Xilinx has put forward reasonable non-infringement and invalidity defenses with respect to each of the asserted claims. For example, Xilinx contends that it does not infringe the '325 Patent because its Accused Products do not have "fixed functional units" as required by the asserted claims (D.I. 468 at 7-11) and because the Accused Products do not meet the '646 Patent's "configured to" limitation ( id. at 18-21). These and other non-infringement defenses raised by Xilinx ( see D.I. 468) are not unreasonable. Additionally, the PTO's rejection of the asserted claims of three of the patents-in-suit, as well as IV's cancellation of several asserted claims, further demonstrate that Xilinx's defenses are not unreasonable. See Advanced Fiber Technologies (AFT) Trust v. J & L Fiber Servs., Inc., 674 F.3d 1365, 1377-78 (Fed. Cir. 2012) (affirming summary judgment of no willfulness where defendant had reasonable invalidity defenses as evidenced, in part, by PTO's rejection of asserted claims).

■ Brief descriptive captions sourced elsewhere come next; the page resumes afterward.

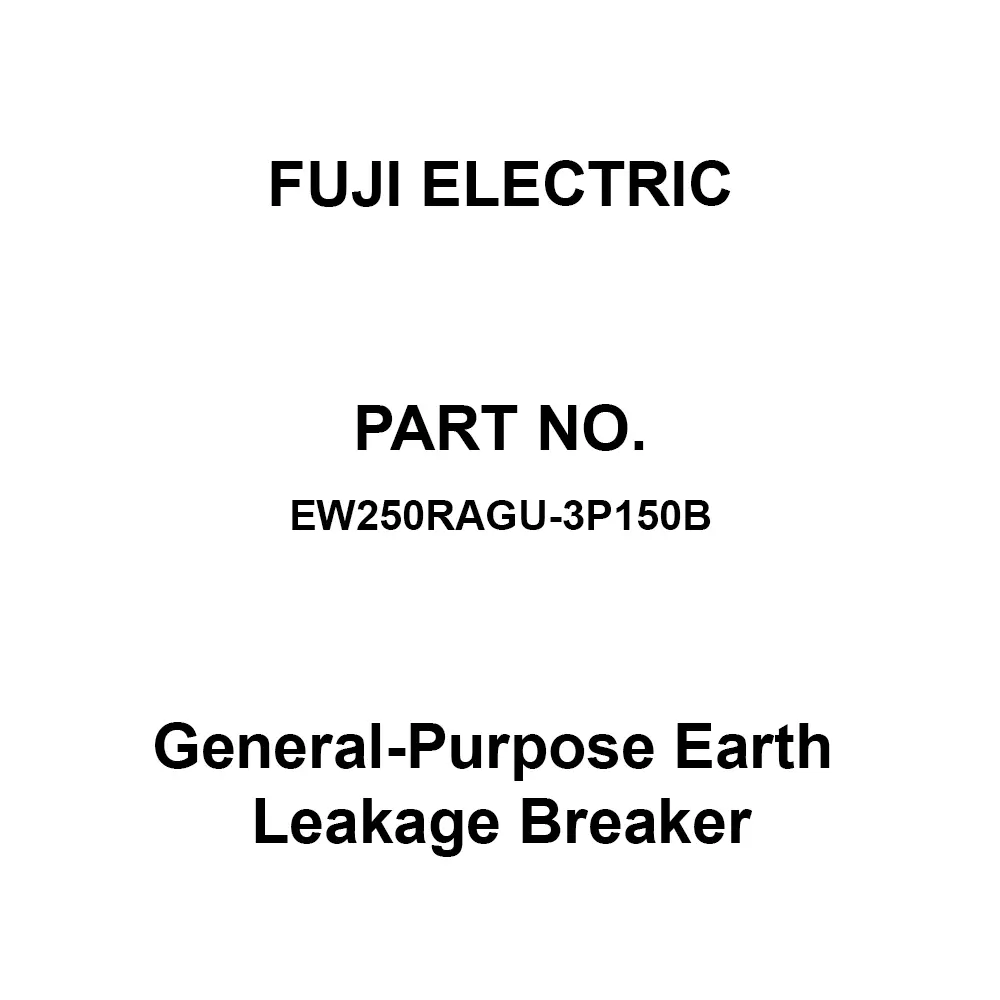 Fuji Electric G-TWIN General-Purpose Earth Leakage Breaker 150 Amp Rated Current 3 Pole, EW250RAGU-3P150B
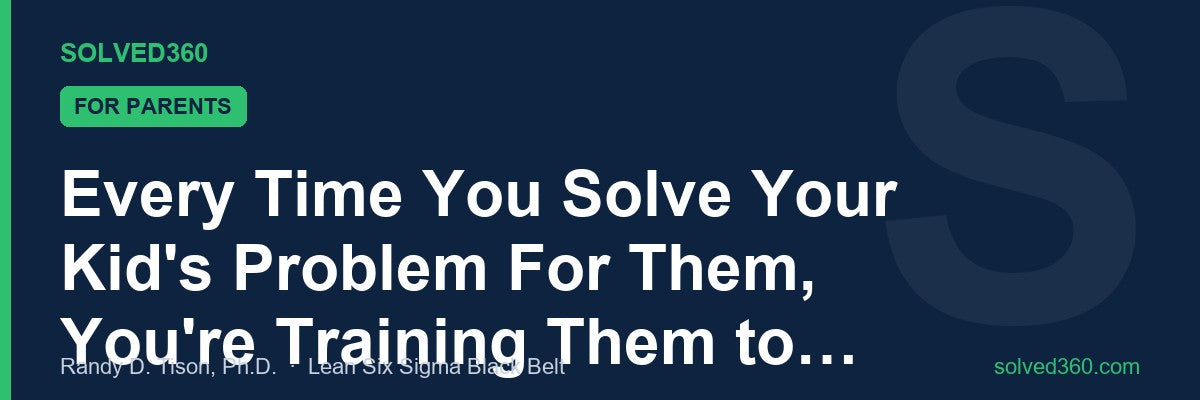 Every Time You Solve Your Kid's Problem For Them, You're Training Them to Fail.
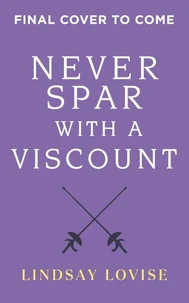 Never Spar with a Viscount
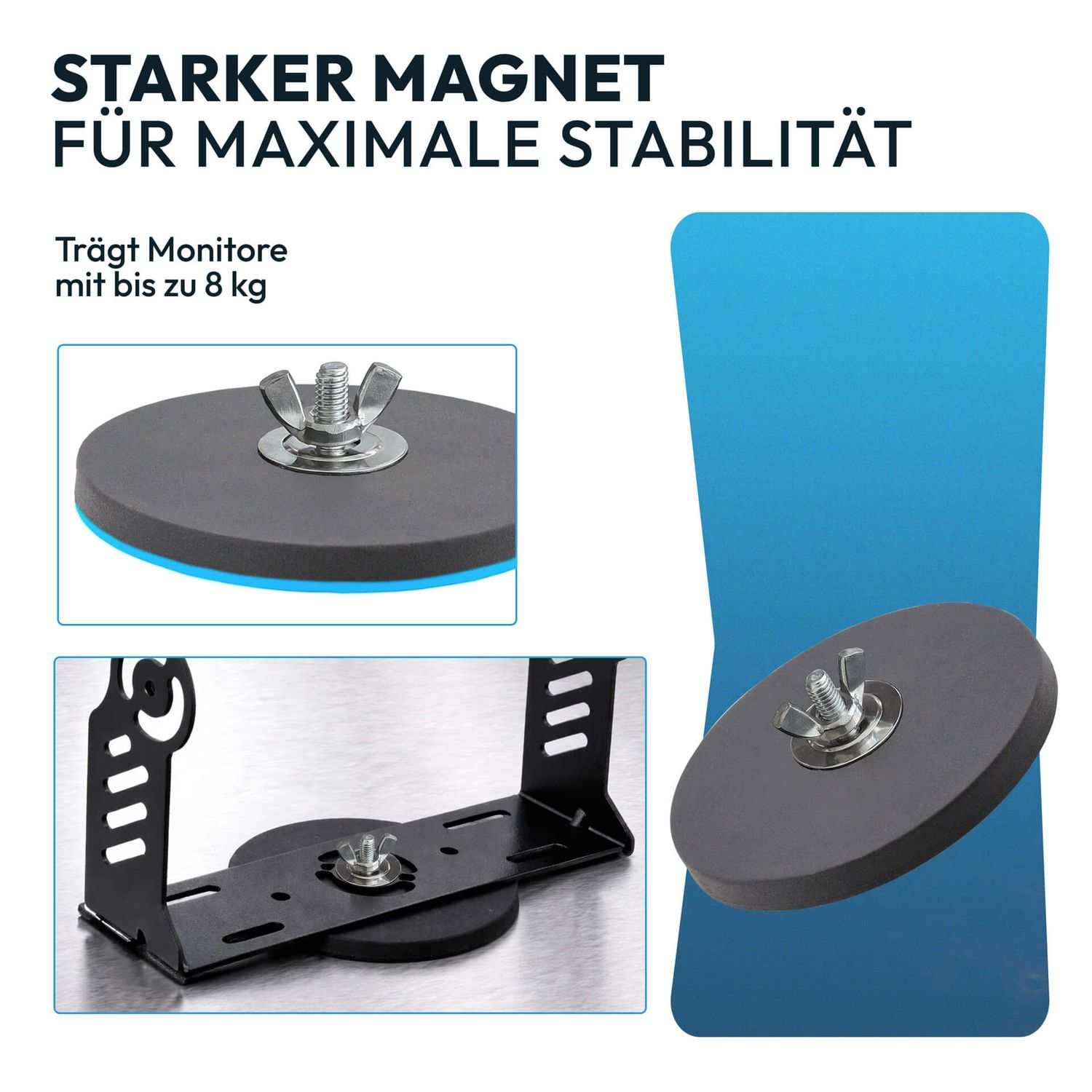 Starker Magnet für Monitore bis 8 kg, mit Halterung.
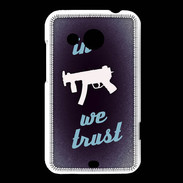 Coque HTC Desire 200 In Uzi We trust Bleu ZG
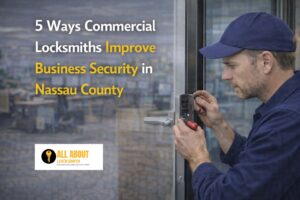 5 Ways Commercial Locksmiths Improve Business Security in Nassau County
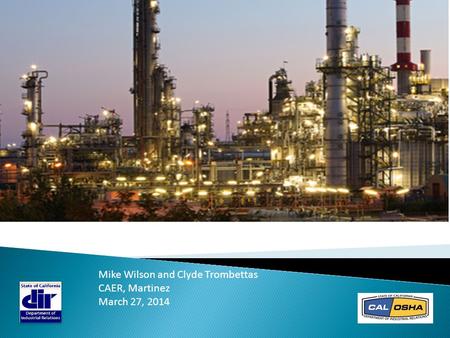 DIR & Cal/OSHA: Refinery Sector Update Mike Wilson and Clyde Trombettas CAER, Martinez March 27, 2014.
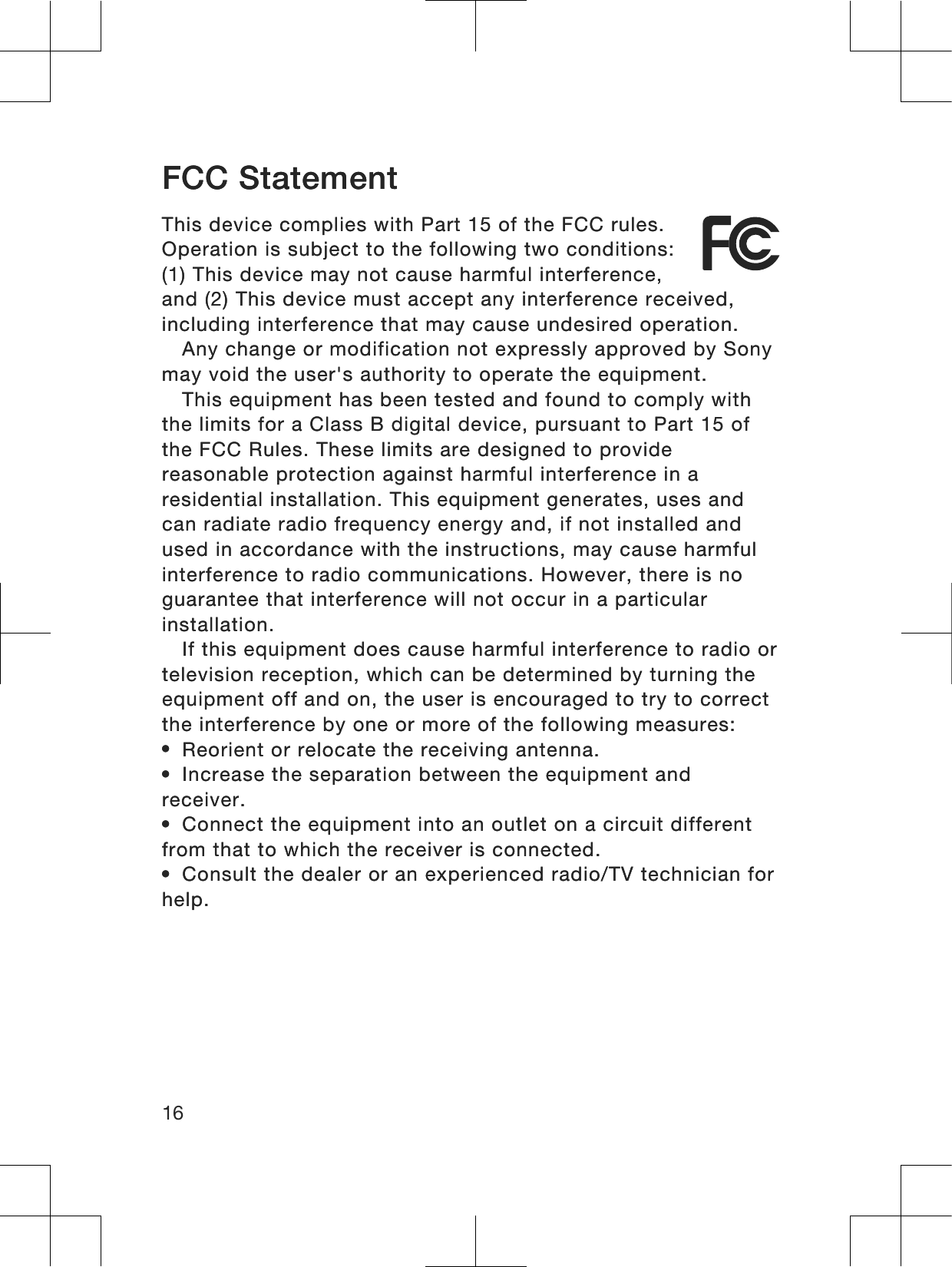 FCC StatementThis device complies with Part 15 of the FCC rules.Operation is subject to the following two conditions:(1) This device may not cause harmful interference,and (2) This device must accept any interference received,including interference that may cause undesired operation.Any change or modification not expressly approved by Sonymay void the user&apos;s authority to operate the equipment.This equipment has been tested and found to comply withthe limits for a Class B digital device, pursuant to Part 15 ofthe FCC Rules. These limits are designed to providereasonable protection against harmful interference in aresidential installation. This equipment generates, uses andcan radiate radio frequency energy and, if not installed andused in accordance with the instructions, may cause harmfulinterference to radio communications. However, there is noguarantee that interference will not occur in a particularinstallation.If this equipment does cause harmful interference to radio ortelevision reception, which can be determined by turning theequipment off and on, the user is encouraged to try to correctthe interference by one or more of the following measures:•Reorient or relocate the receiving antenna.•Increase the separation between the equipment andreceiver.•Connect the equipment into an outlet on a circuit differentfrom that to which the receiver is connected.•Consult the dealer or an experienced radio/TV technician forhelp.16FCC StatementThis device complies with Part 15 of the FCC rules.Operation is subject to the following two conditions:(1) This device may not cause harmful interference,and (2) This device must accept any interference received,including interference that may cause undesired operation.Any change or modification not expressly approved by Sonymay void the user&apos;s authority to operate the equipment.This equipment has been tested and found to comply withthe limits for a Class B digital device, pursuant to Part 15 ofthe FCC Rules. These limits are designed to providereasonable protection against harmful interference in aresidential installation. This equipment generates, uses andcan radiate radio frequency energy and, if not installed andused in accordance with the instructions, may cause harmfulinterference to radio communications. However, there is noguarantee that interference will not occur in a particularinstallation.If this equipment does cause harmful interference to radio ortelevision reception, which can be determined by turning theequipment off and on, the user is encouraged to try to correctthe interference by one or more of the following measures:•Reorient or relocate the receiving antenna.•Increase the separation between the equipment andreceiver.•Connect the equipment into an outlet on a circuit differentfrom that to which the receiver is connected.•Consult the dealer or an experienced radio/TV technician forhelp.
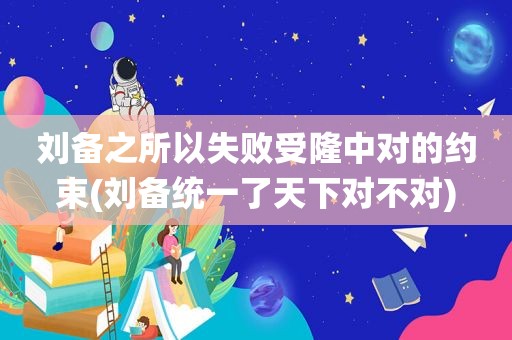 刘备之所以失败受隆中对的约束(刘备统一了天下对不对)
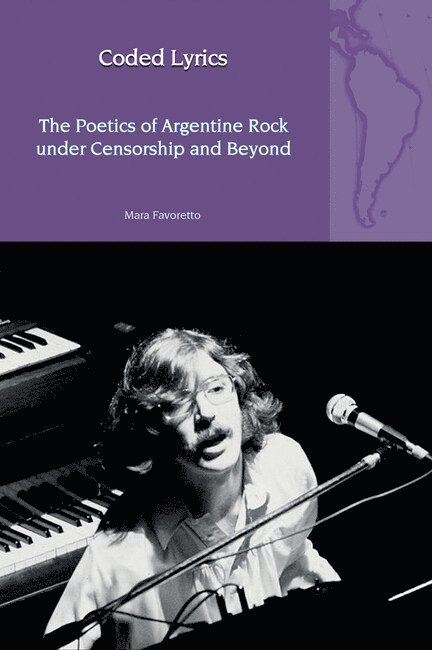 Mara Favoretto - Coded Lyrics: The Poetics of Argentine Rock under Censorship and Beyond, Inbunden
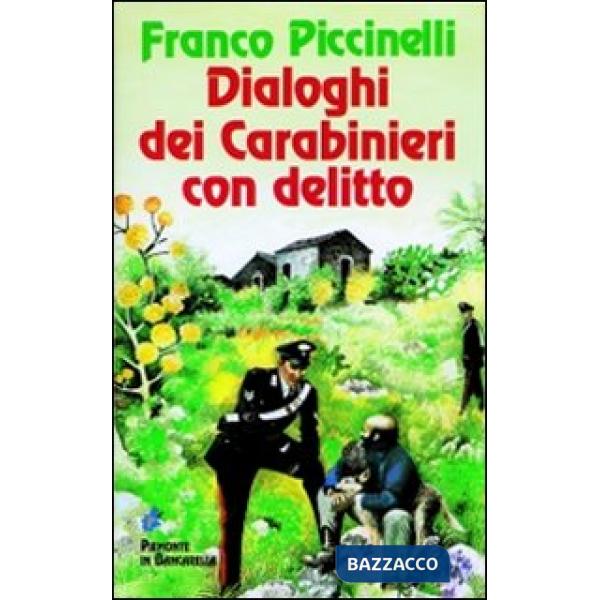 Dialoghi dei carabinieri con delitto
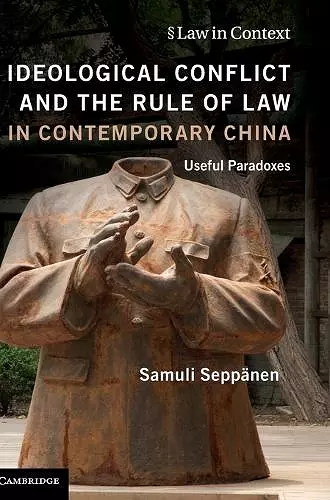 Ideological Conflict and the Rule of Law in Contemporary China cover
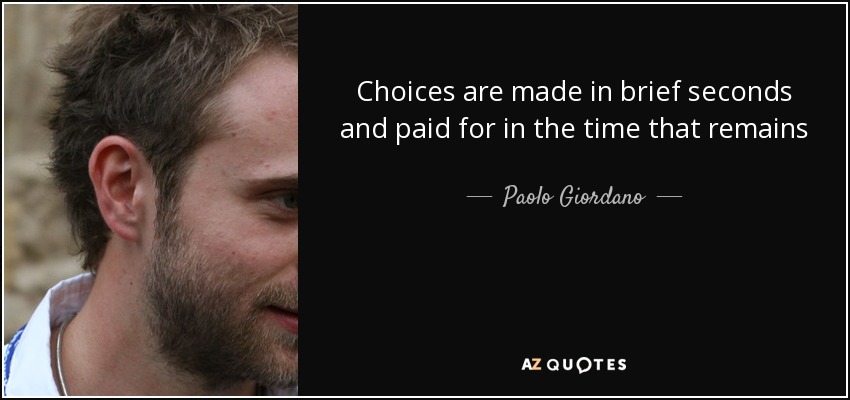 Choices are made in brief seconds and paid for in the time that remains - Paolo Giordano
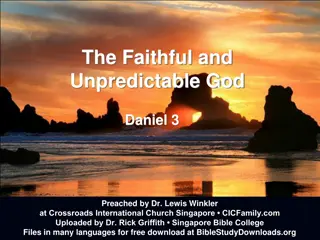 The Faithful and Unpredictable God: Lessons from Daniel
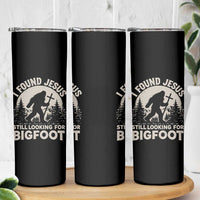 I Found Jesus Still Looking For Bigfoot Skinny Tumbler Funny Christian Sasquatch Forest
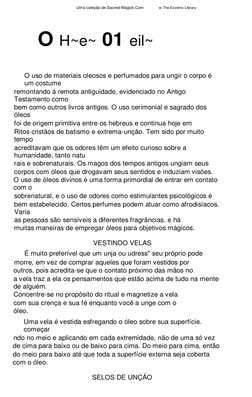 Uma coleção de Sacred-Magick.Com  
< The Esoteric Library 
 
 
O H~e~ 01 eil~ 
 
 
 
O uso de materiais oleosos e perfumados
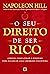 O Seu Direito de Ser Rico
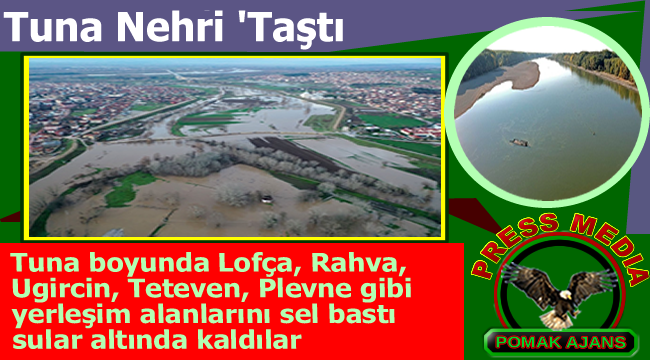 Tuna Nehri 'Taştı' Tuna boyunda Lofça, Rahva, Ugircin, Teteven, Plevne gibi yerleşim alanlarını sel bastı sular altında kaldılar. Bir çok yaralı ve çok ağır hasar var.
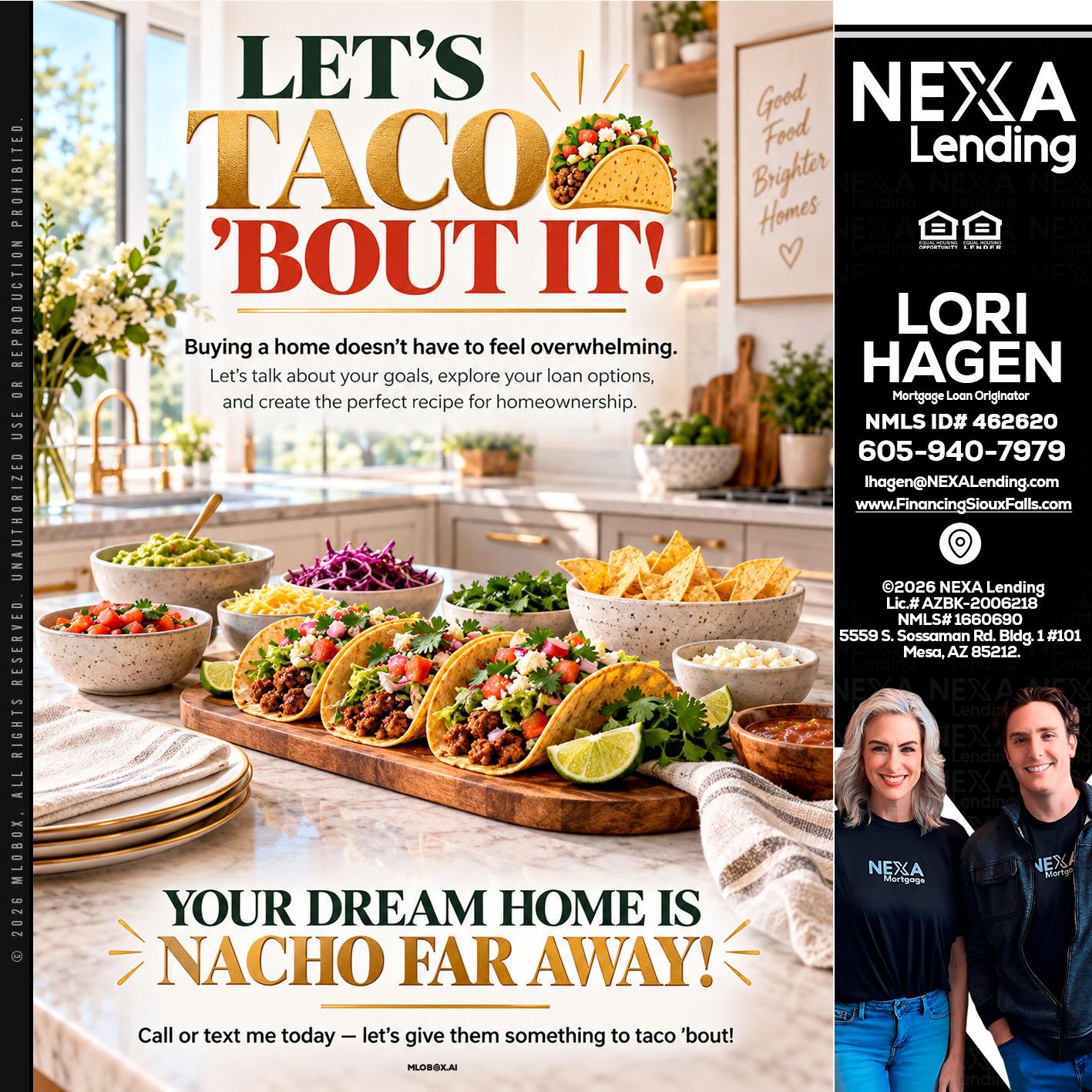 LETS TACO ABOUT IT - Lori Hagen & Tony Bartholomaus -Mortgage Brokers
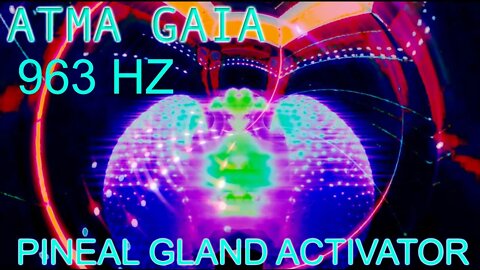 963 HZ MEGA PINEAL GLAND ACTIVATOR -BEING SPIRITUALLY AWAKE - MEDITATION MUSIC THIRD EYE OPENING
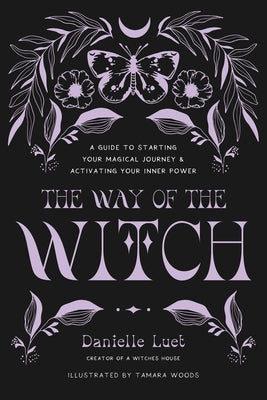 The Way of the Witch: A Guide to Starting Your Magical Journey and Activating Your Inner Power by Luet, Danielle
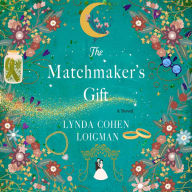 The Matchmaker's Gift: A Novel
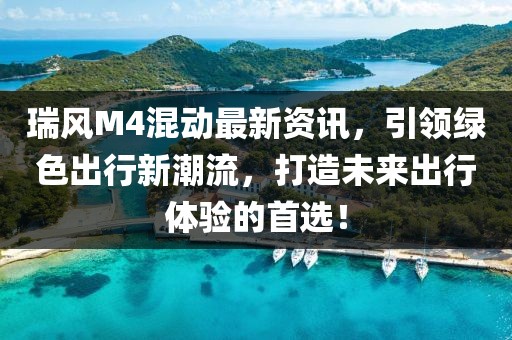 瑞風(fēng)M4混動(dòng)最新資訊，引領(lǐng)綠色出行新潮流，打造未來出行體驗(yàn)的首選！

IV counters that "material factual disputes exist as to" the "blanket assertion" that Xilinx's defenses are reasonable, and further observes that "a number of Xilinx's non-infringement and invalidity defenses are based on applications of claim constructions that this Court rejected." (D.I. 533 at 14) IV's contentions go to whether Xilinx should or will prevail on each of its defenses, not to the more pertinent issue of whether Xilinx has at least one reasonable defense to each allegation of infringement. In the Court's view, Xilinx has asserted such defenses and, therefore, IV cannot prove willful infringement. Accordingly, the Court will GRANT Xilinx's motion for summary judgment of no willful infringement.

(e) Finally, because Xilinx's request that the Court grant summary judgment of no damages for distributor sales relied entirely on Xilinx's criticism of Wagner's expert report, and because the Court has stricken Wagner's testimony, it follows that the Court must grant Xilinx summary judgment on this ground as well.[1] Accordingly, the Court will GRANT Xilinx's motion for summary judgment of no damages due to distributor sales.

6. In sum, for the reasons set forth above, Xilinx's motion for summary judgment (D.I. 472) is GRANTED IN PART and DENIED IN PART, as follows:

(a) summary judgment that IV cannot prove any damages is DENIED;

(b) summary judgment that IV cannot prove damages for induced infringement is DENIED;

(c) summary judgment that IV cannot prove pre-suit damages for induced infringement or enhanced damages is DENIED;

(d) summary judgment that IV cannot prove willful infringement is GRANTED; and

(e) summary judgment that IV cannot prove damages for distributor sales is GRANTED.